→ Exercise:
Each entry below should be returned exactly as is, with the pictures removed.

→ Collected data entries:
[Start of section]

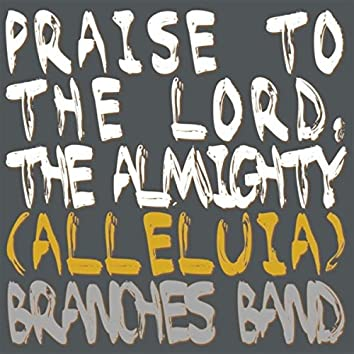 Praise to the Lord, The Almighty (Alleluia)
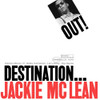 Jackie McLean Destination... Out! Numbered Limited Edition 180g 45rpm 2LP
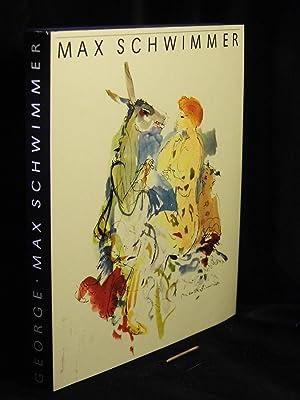 Max Schwimmer Leben und werk -: George, Magdalena -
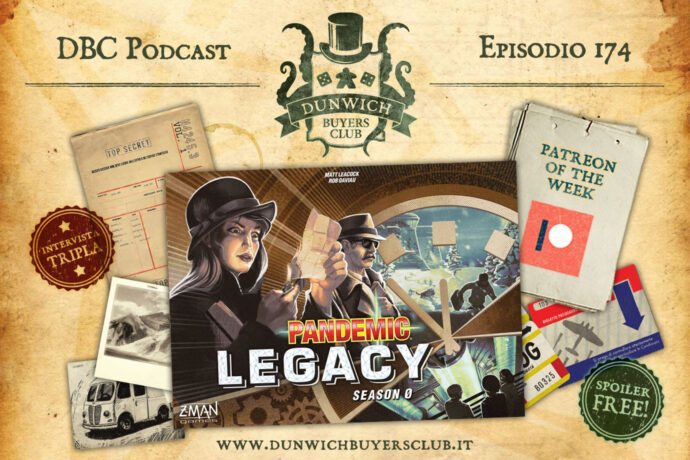 Dunwich Buyers Club - Episodio 174 - Intervista tripla: Pandemic Legacy Season 0 (no spoiler) + Patreon of the Week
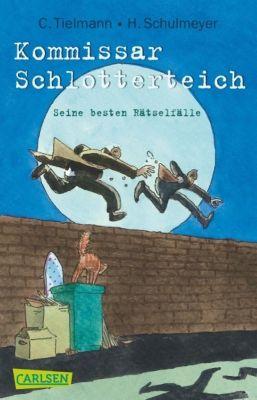 Kommissar Schlotterteich: Seine besten Rätselfälle, Christian Tielmann, Heribert Schulmeyer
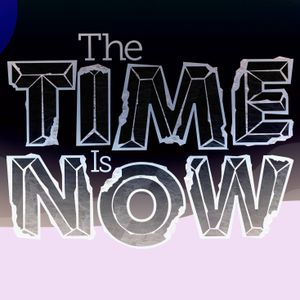 """The Time is Now: Pt 2 """"persevering through discouragement"""""""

[End of section]

→ Problem solution:
 Praise to the Lord, The Almighty (Alleluia)
 Jackie McLean Destination... Out! Numbered Limited Edition 180g 45rpm 2LP
 Max Schwimmer Leben und werk -: George, Magdalena -
 Dunwich Buyers Club - Episodio 174 - Intervista tripla: Pandemic Legacy Season 0 (no spoiler) + Patreon of the Week
 Kommissar Schlotterteich: Seine besten Rätselfälle, Christian Tielmann, Heribert Schulmeyer
 """The Time is Now: Pt 2 """"persevering through discouragement"""""""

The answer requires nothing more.